▶ **Document excerpt**
Christopher Penn 29:01
For those of you who are not word nerds, innovation literally comes from Latin from nfra, which is broken out in pieces means to renew, to make something into something new. So it’s not making a new thing. It’s making something as old into something new.

Katie Robbert 29:18
And so with that distinction, it does not surprise me that the majority of use cases would be optimization versus innovation, because what we are all collectively trying to do is squeeze more things into the same 24 hours. And so using systems like ChatGPT or Allama, or Stable Diffusion or whatever, you know, helps us get there faster, more efficiently. And that’s the optimization piece. You’re muted.

Christopher Penn 29:52
So if you think about it, if you think about those, those six use case categories, those six use case categories really are about out working with data you already have, right? So generation, not necessarily generation is, hey, write a blog post. And you still have to provide a lot of information about that in your prompt. question answering is actually a question answering even that you have to provide some data, you have to ask questions of something, you can ask them a model generically, but you’re not going to get as good results as asking a specific knowledge base. The other task extraction, summarization, rewriting classification are inherently taking stuff you already have, and doing something with it. So by definition, like you said, that innovation is going to be coming from transforming something old into something new.

Katie Robbert 30:38
And so when we think about, so we’ve been plotting these use cases on the two by two, you know, some, some of these are going to fall in every, you know, the internal optimization bucket. And so you could look, you could look at this and go, okay, but that’s everything falls into the same bucket. Now, what do I do? So the next step that you would take is you would take those pieces that fall into that quadrant, and then start to, you know, dig deeper, like, okay, so is data acquisition a higher priority than code maintenance? Or is, you know, data cleansing, more costly than writing content and finding additional ways. So you’d start, as Chris is doing, you’d start at second matrix, and you would start to figure out the categories. So we’re going to do cost. Versus I would assume, value, importance? Yeah, high importance, low importance. And that makes sense. So things that are low cost, high importance, are, what we would want to start with those are, those tend to be the quick wins. So they’re not going to cost you a lot of money, but you’re going to get a lot out of it. And so So let’s put all these everything that isn’t in the internal optimization.

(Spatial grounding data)

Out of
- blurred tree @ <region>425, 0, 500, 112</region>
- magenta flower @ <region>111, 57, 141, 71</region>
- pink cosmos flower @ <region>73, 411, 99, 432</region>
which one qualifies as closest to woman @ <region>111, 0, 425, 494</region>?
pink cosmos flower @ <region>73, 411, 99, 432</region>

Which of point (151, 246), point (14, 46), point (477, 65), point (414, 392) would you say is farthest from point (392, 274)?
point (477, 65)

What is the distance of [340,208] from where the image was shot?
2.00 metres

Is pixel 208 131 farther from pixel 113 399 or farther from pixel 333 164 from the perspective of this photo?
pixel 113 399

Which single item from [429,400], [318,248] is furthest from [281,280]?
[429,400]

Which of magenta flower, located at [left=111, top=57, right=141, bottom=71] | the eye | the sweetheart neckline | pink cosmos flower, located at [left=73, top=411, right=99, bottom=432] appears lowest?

==

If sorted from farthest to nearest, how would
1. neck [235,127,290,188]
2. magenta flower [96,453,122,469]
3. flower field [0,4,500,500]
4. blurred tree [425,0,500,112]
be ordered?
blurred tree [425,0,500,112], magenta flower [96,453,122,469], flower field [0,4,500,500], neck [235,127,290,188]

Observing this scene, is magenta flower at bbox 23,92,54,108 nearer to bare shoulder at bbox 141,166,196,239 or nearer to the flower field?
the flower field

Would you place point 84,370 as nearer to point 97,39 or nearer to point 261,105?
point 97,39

▶ **What to work on**
**a)** From the transcript, reproduce the part that opens with the words containing "Christopher Penn 29:01" and closes with "as old into something new.".
**b)** Condense the transcript paragraph beginning "And so with that distinction" into a shorter version that keeps its main facts.

▶ **Answers**
**a)**
Christopher Penn 29:01
For those of you who are not word nerds, innovation literally comes from Latin from nfra, which is broken out in pieces means to renew, to make something into something new. So it’s not making a new thing. It’s making something as old into something new.

**b)** Given that distinction, it is unsurprising that most use cases are about optimization rather than innovation, because everyone is trying to fit more into the same 24 hours. Systems such as ChatGPT, Allama, or Stable Diffusion help people do this faster and more efficiently, and that is the optimization piece.